[Records from a data source]
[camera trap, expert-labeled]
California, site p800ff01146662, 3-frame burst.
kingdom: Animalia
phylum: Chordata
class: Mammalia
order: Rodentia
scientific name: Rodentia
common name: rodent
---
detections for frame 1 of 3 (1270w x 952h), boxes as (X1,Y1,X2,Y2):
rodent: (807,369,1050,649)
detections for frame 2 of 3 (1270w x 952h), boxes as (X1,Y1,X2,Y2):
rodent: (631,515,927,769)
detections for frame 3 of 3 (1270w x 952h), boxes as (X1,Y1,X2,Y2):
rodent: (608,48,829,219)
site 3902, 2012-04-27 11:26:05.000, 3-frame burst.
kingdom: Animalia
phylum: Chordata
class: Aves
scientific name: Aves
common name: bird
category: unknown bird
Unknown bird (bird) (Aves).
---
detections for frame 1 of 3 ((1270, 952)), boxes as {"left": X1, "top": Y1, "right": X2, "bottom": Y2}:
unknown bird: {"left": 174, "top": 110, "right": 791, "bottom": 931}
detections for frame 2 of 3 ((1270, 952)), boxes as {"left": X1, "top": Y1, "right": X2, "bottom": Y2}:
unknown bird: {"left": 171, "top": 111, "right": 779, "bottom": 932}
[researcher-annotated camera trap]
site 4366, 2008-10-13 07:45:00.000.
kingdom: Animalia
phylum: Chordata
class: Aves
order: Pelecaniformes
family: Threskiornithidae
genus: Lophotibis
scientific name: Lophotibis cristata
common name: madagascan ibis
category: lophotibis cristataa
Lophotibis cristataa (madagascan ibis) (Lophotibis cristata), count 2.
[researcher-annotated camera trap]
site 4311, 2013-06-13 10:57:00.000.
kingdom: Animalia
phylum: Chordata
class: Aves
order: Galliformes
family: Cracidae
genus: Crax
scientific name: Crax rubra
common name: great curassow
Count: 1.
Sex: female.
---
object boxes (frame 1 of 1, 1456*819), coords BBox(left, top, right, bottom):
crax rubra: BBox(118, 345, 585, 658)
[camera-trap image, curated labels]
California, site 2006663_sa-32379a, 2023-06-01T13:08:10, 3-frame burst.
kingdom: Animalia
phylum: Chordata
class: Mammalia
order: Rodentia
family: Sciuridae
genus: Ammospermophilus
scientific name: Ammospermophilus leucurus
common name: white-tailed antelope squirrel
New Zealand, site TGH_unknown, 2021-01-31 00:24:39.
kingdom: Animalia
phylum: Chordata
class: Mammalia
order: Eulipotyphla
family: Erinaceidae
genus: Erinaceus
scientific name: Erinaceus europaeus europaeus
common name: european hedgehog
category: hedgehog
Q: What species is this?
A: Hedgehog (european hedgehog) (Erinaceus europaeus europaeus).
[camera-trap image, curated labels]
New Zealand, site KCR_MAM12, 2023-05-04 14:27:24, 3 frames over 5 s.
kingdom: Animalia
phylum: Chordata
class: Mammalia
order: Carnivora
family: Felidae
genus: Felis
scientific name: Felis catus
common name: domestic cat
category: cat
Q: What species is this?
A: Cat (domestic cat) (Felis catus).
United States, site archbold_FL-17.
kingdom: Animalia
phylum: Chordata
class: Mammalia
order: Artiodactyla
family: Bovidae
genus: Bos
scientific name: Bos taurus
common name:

TASK STATEMENT → Your answer must be every record above, set down exactly as written.

OUTPUT OF THE TASK →
[camera trap, expert-labeled]
California, site p800ff01146662, 3-frame burst.
kingdom: Animalia
phylum: Chordata
class: Mammalia
order: Rodentia
scientific name: Rodentia
common name: rodent
---
detections for frame 1 of 3 (1270w x 952h), boxes as (X1,Y1,X2,Y2):
rodent: (807,369,1050,649)
detections for frame 2 of 3 (1270w x 952h), boxes as (X1,Y1,X2,Y2):
rodent: (631,515,927,769)
detections for frame 3 of 3 (1270w x 952h), boxes as (X1,Y1,X2,Y2):
rodent: (608,48,829,219)
site 3902, 2012-04-27 11:26:05.000, 3-frame burst.
kingdom: Animalia
phylum: Chordata
class: Aves
scientific name: Aves
common name: bird
category: unknown bird
Unknown bird (bird) (Aves).
---
detections for frame 1 of 3 ((1270, 952)), boxes as {"left": X1, "top": Y1, "right": X2, "bottom": Y2}:
unknown bird: {"left": 174, "top": 110, "right": 791, "bottom": 931}
detections for frame 2 of 3 ((1270, 952)), boxes as {"left": X1, "top": Y1, "right": X2, "bottom": Y2}:
unknown bird: {"left": 171, "top": 111, "right": 779, "bottom": 932}
[researcher-annotated camera trap]
site 4366, 2008-10-13 07:45:00.000.
kingdom: Animalia
phylum: Chordata
class: Aves
order: Pelecaniformes
family: Threskiornithidae
genus: Lophotibis
scientific name: Lophotibis cristata
common name: madagascan ibis
category: lophotibis cristataa
Lophotibis cristataa (madagascan ibis) (Lophotibis cristata), count 2.
[researcher-annotated camera trap]
site 4311, 2013-06-13 10:57:00.000.
kingdom: Animalia
phylum: Chordata
class: Aves
order: Galliformes
family: Cracidae
genus: Crax
scientific name: Crax rubra
common name: great curassow
Count: 1.
Sex: female.
---
object boxes (frame 1 of 1, 1456*819), coords BBox(left, top, right, bottom):
crax rubra: BBox(118, 345, 585, 658)
[camera-trap image, curated labels]
California, site 2006663_sa-32379a, 2023-06-01T13:08:10, 3-frame burst.
kingdom: Animalia
phylum: Chordata
class: Mammalia
order: Rodentia
family: Sciuridae
genus: Ammospermophilus
scientific name: Ammospermophilus leucurus
common name: white-tailed antelope squirrel
New Zealand, site TGH_unknown, 2021-01-31 00:24:39.
kingdom: Animalia
phylum: Chordata
class: Mammalia
order: Eulipotyphla
family: Erinaceidae
genus: Erinaceus
scientific name: Erinaceus europaeus europaeus
common name: european hedgehog
category: hedgehog
Q: What species is this?
A: Hedgehog (european hedgehog) (Erinaceus europaeus europaeus).
[camera-trap image, curated labels]
New Zealand, site KCR_MAM12, 2023-05-04 14:27:24, 3 frames over 5 s.
kingdom: Animalia
phylum: Chordata
class: Mammalia
order: Carnivora
family: Felidae
genus: Felis
scientific name: Felis catus
common name: domestic cat
category: cat
Q: What species is this?
A: Cat (domestic cat) (Felis catus).
United States, site archbold_FL-17.
kingdom: Animalia
phylum: Chordata
class: Mammalia
order: Artiodactyla
family: Bovidae
genus: Bos
scientific name: Bos taurus
common name:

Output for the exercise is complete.